What I find interesting is that God uses these things to bring me to the end of myself and to Jesus. There is no amount of work that will satisfy the demands of my Holy Father. My own estimations of effort upon inward reflection will always be unsatisfying. There is no enough. In my personality as a rule-follower (with a false sense of control with a side of wanting to be her own boss, I confess), even if I outwardly obey, pride often follows. Trying to assimilate all the laws of God all the time leaves me weary. Yet this is not what He asks. He says, "Come."
Yet this is where grace -Jesus-, again, finds me--- always falling short, reaching the end of my abilities, welcoming me to repent and pray for increased faith.
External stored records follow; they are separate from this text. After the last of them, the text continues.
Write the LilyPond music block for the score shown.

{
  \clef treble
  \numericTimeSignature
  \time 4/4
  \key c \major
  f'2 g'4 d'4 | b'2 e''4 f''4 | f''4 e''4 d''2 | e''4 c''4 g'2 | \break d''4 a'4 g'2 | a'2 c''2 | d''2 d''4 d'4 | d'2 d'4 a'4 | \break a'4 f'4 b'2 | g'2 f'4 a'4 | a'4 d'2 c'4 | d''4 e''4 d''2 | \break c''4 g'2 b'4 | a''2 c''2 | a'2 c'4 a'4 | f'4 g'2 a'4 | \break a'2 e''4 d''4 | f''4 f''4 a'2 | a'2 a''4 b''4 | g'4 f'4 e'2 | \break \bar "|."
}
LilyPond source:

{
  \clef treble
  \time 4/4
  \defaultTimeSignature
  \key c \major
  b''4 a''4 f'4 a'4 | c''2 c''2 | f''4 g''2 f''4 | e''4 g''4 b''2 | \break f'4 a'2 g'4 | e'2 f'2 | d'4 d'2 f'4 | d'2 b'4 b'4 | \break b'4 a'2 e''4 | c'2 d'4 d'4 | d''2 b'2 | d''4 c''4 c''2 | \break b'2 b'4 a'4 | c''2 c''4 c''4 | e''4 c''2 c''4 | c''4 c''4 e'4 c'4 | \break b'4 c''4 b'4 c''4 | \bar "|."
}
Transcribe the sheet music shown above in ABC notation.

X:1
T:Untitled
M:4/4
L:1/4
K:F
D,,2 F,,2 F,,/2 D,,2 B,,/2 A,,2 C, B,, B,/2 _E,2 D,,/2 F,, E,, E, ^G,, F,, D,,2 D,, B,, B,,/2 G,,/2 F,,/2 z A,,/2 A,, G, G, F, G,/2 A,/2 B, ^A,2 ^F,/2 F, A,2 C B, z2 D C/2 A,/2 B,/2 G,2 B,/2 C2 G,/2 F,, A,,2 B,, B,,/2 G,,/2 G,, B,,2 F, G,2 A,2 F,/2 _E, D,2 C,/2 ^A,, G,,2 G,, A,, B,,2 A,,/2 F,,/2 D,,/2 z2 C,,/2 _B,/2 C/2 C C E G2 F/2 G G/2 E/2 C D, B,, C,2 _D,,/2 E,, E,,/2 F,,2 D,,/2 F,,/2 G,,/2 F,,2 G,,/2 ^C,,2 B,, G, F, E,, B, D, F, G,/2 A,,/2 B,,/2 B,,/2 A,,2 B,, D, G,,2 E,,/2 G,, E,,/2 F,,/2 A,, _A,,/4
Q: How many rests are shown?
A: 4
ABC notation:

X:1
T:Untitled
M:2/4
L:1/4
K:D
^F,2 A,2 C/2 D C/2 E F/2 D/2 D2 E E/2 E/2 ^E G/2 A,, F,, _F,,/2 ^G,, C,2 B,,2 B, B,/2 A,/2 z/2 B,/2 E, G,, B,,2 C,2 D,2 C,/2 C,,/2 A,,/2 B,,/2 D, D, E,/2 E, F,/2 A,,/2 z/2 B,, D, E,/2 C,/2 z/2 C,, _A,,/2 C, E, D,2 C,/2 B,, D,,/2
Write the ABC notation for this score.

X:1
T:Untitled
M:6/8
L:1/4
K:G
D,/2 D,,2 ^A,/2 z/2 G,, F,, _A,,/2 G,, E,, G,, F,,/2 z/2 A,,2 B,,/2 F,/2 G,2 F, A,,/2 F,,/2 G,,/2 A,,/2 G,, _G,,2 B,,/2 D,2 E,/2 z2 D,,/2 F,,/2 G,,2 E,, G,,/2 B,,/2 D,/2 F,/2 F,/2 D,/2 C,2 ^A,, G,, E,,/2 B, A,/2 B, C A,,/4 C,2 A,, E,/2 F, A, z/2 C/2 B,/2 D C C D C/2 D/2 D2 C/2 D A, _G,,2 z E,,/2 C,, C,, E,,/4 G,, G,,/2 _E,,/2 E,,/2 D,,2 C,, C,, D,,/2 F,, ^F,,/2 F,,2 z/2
Rest is a Person. It is the person who invites and secures a safe place for rest. Jesus also spoke words from Psalm 22, "My God, why have you forsaken me?" right before he provided eternal rest for the souls of men in His death and resurrection. Christ Jesus sat down at the right hand of God the Father, finished with the task of working to the glory of God.
Resting or working, my life is hidden with Christ in God and in His finished work. The thing that Jesus asks is the most difficult to "do". As I travel down the ancient path where the good way is that leads to soul rest (Jeremiah 6:16), the One who leads is gentle and lowly in heart, sympathizing with my weaknesses (Heb. 4). As His words are revealed to little children, it seems such good news that His yoke is easy and His burden is light.
Like the waves washing the shoreline, the Lord continues to work, bringing me to Him. The hope of salvation is entering the rest that is to come, and by the grace of God the Father and the work of the Son and in the fellowship of the Spirit, I will.